Comenzar un escrito con este párrafo es, cuanto menos, síntoma de tristes certezas, convencimiento de lo efímero de la existencia, de lo insignificante que es todo al final del trance que significa pasar de luz a tiniebla y viceversa. Sin embargo, hay que ver lo largos que parecen los días cuando entramos en bucle con el desencanto. O aquejados de dolor. O sufriendo injusticia. No hay más que echar una ojeada al mundo para clamar al cielo o querer inventar a dios, a un nuevo dios.
Es duro darse cuenta de la locura en la que vivimos, de lo descolocadas que andan las cabezas, de lo ingratas e insaciables que somos las criaturas, de lo desentrañada que está cualquier manifestación artística, de lo extendida que anda la envidia, de lo poco que vale la palabra.
A veces, como hoy con la lluvia, con el barro corriendo por las calles y los ríos anegándolo todo, llevándose consigo hombres y árboles, me vengo abajo y hago análisis de mi vida. Lloro con fuerza y me cercioro de que existo. Lo hemos hecho tan mal que el llanto es justo y necesario. Pobre de aquel que no llore ante lo inclemente, lo sin retorno, lo de todos.

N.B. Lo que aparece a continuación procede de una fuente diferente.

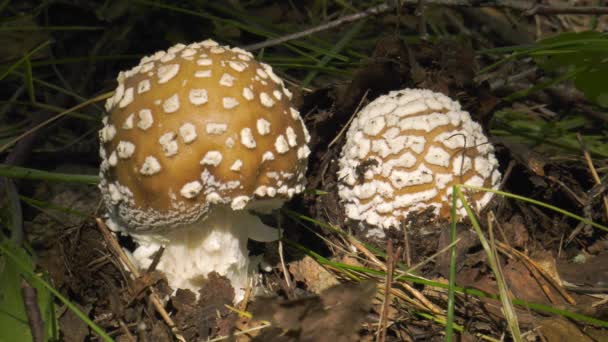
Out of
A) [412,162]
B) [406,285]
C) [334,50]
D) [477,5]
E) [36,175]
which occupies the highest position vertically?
[477,5]

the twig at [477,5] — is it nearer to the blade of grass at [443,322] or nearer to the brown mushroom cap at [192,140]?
the brown mushroom cap at [192,140]

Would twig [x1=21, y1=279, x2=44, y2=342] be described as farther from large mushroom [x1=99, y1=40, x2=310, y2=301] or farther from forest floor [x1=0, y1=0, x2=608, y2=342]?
large mushroom [x1=99, y1=40, x2=310, y2=301]

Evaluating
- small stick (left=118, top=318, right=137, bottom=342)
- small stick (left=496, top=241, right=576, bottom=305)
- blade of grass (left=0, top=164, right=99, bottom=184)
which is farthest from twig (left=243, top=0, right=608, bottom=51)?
small stick (left=118, top=318, right=137, bottom=342)

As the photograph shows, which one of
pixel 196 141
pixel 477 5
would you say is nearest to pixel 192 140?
→ pixel 196 141

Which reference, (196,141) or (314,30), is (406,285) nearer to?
(196,141)

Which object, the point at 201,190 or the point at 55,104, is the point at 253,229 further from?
the point at 55,104
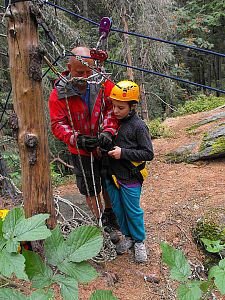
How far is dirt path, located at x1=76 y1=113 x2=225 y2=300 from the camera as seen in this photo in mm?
3027

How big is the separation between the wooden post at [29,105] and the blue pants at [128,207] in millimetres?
729

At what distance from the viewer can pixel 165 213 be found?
469 centimetres

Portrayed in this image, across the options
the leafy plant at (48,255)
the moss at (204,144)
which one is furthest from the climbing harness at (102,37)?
the moss at (204,144)

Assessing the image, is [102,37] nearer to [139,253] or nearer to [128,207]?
[128,207]

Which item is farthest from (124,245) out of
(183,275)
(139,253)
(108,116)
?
(183,275)

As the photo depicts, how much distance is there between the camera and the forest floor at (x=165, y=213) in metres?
3.03

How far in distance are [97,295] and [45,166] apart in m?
1.50

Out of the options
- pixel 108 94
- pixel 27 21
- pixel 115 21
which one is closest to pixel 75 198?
pixel 108 94

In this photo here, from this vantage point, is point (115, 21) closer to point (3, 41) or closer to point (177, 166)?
point (3, 41)

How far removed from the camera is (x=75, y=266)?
1203 millimetres

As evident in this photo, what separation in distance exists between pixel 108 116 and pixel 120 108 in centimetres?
17

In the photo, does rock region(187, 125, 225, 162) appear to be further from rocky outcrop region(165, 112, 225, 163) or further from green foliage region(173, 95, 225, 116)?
green foliage region(173, 95, 225, 116)

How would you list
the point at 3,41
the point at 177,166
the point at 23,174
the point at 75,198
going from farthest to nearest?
the point at 3,41 < the point at 177,166 < the point at 75,198 < the point at 23,174

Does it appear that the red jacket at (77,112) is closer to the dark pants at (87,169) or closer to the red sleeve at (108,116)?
the red sleeve at (108,116)
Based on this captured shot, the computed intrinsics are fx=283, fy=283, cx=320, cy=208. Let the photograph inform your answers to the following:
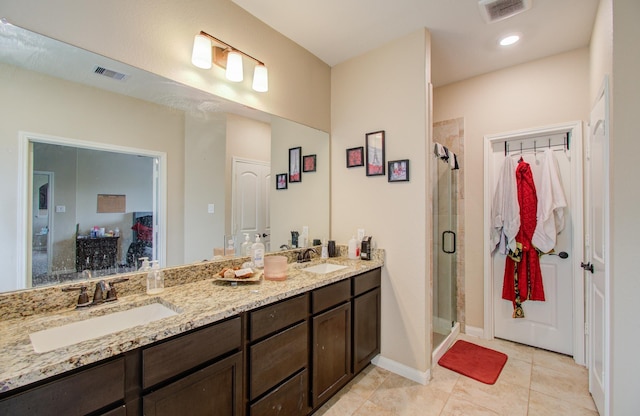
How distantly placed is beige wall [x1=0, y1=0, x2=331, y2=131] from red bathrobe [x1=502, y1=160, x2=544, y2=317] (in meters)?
2.09

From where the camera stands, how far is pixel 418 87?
2275 mm

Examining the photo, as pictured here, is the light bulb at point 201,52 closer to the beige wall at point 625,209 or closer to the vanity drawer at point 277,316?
the vanity drawer at point 277,316

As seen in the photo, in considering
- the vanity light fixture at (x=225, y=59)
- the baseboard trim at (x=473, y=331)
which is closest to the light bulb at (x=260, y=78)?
the vanity light fixture at (x=225, y=59)

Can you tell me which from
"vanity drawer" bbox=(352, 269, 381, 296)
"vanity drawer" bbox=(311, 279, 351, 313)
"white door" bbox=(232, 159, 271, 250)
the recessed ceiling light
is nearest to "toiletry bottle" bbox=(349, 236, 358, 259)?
"vanity drawer" bbox=(352, 269, 381, 296)

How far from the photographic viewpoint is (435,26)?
2.21 metres

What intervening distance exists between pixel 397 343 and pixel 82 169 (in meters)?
2.47

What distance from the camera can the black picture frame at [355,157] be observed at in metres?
2.59

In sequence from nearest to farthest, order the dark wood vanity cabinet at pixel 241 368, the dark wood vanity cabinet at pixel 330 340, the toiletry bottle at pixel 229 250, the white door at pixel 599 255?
the dark wood vanity cabinet at pixel 241 368 → the white door at pixel 599 255 → the dark wood vanity cabinet at pixel 330 340 → the toiletry bottle at pixel 229 250

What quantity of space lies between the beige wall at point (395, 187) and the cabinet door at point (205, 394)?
148cm

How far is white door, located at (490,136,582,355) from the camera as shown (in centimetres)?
262

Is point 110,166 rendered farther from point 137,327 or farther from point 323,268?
point 323,268

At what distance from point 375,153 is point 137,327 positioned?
2.08 metres

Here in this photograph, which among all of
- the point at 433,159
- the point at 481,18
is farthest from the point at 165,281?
the point at 481,18

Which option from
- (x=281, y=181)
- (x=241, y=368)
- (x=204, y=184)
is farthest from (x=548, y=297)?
(x=204, y=184)
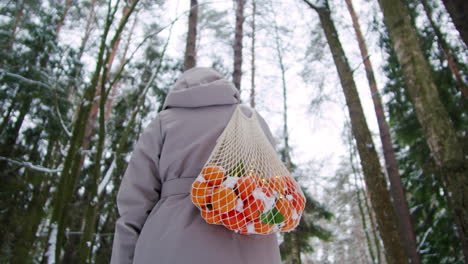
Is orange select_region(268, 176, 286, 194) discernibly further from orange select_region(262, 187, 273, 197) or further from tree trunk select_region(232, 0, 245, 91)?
tree trunk select_region(232, 0, 245, 91)

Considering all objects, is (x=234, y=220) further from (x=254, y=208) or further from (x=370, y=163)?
(x=370, y=163)

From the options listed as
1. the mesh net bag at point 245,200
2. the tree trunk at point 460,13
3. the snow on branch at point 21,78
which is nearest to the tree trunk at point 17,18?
the snow on branch at point 21,78

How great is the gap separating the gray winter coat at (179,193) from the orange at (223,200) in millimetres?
141

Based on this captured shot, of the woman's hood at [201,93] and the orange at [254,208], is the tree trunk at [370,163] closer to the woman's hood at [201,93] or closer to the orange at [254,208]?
the woman's hood at [201,93]

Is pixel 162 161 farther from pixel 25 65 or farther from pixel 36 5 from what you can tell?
pixel 36 5

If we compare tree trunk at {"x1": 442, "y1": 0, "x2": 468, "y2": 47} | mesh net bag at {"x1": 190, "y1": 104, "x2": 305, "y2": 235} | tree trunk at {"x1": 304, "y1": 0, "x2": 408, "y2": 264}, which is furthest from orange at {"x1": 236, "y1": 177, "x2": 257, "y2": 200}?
tree trunk at {"x1": 304, "y1": 0, "x2": 408, "y2": 264}

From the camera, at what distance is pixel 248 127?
1491 mm

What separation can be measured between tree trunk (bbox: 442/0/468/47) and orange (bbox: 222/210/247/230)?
141 centimetres

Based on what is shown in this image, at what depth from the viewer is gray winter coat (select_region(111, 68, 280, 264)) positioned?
3.72 feet

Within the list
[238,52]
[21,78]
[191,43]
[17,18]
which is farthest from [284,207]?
[17,18]

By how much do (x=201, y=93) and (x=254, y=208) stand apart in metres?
0.65

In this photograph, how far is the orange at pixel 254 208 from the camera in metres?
1.10

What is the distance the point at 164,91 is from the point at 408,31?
6.62 meters

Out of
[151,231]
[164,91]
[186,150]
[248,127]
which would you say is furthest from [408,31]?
[164,91]
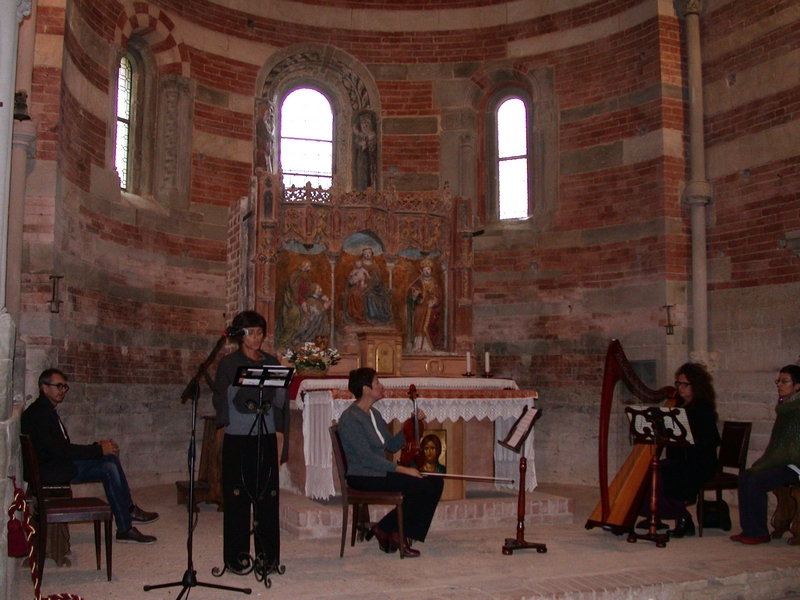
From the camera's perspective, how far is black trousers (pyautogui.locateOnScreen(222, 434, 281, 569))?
571cm

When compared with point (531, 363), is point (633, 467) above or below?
below

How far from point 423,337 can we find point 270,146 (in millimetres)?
4497

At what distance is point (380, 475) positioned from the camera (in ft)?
21.9

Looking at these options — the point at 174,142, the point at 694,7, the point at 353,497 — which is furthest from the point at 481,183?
the point at 353,497

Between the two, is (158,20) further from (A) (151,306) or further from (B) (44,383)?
(B) (44,383)

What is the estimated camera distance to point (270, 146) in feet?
44.2

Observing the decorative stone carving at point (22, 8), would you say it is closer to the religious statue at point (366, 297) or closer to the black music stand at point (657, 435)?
the black music stand at point (657, 435)

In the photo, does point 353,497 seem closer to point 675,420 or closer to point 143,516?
point 143,516

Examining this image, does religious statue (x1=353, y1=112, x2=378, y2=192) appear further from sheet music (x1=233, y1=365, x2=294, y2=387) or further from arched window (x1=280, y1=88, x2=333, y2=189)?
sheet music (x1=233, y1=365, x2=294, y2=387)

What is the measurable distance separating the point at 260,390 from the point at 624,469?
3.83m

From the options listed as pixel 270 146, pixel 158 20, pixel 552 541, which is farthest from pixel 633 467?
pixel 158 20

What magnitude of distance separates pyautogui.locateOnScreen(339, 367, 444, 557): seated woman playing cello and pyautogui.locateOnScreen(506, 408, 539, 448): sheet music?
63cm

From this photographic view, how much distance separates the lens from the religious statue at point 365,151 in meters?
13.8

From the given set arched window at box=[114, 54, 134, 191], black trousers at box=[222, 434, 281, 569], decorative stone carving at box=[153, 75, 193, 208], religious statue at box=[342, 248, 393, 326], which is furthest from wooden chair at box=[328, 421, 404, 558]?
arched window at box=[114, 54, 134, 191]
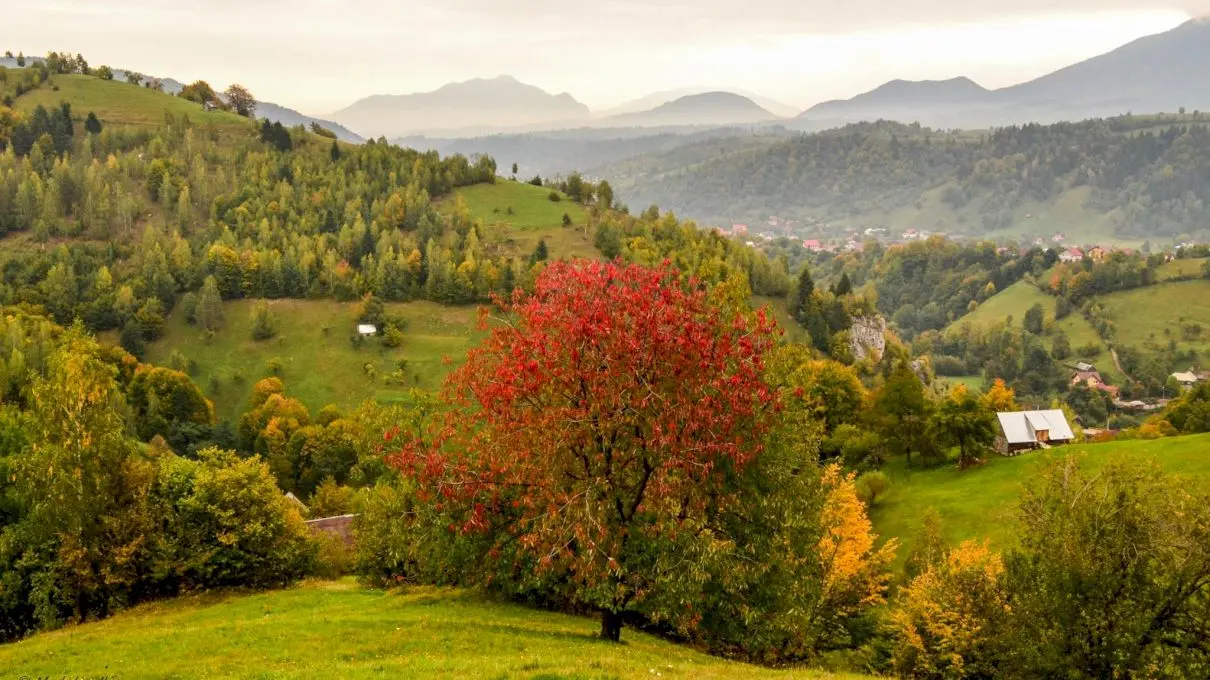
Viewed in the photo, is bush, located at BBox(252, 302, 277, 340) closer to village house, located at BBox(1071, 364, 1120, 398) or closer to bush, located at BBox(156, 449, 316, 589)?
bush, located at BBox(156, 449, 316, 589)

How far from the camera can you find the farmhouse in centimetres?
7703

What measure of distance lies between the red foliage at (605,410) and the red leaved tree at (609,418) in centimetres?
5

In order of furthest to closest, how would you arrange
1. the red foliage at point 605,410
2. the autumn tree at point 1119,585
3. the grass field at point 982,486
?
the grass field at point 982,486 → the autumn tree at point 1119,585 → the red foliage at point 605,410

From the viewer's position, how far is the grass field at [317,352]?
398 ft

*Durante estas últimas palabras, aminoró la lluvia. He pensado en mi hijo Pedro, en la ternura de su mirada, en su llanto que es mío, en su noble corazón. Y, pensando en su corazón, he pensado en mi Cristina, en la fuerza de su verdad, en el amor que irradia. Y, pensando en el amor, he pensado en mi nieto Daniel, en lo pronto que crece, en su presente pleno, en su dulce inocencia... La paz ha inundado mi corazón. Ha entrado en mi casa el arco iris y he dejado de llorar. Ay, quién pudiera también desaprender.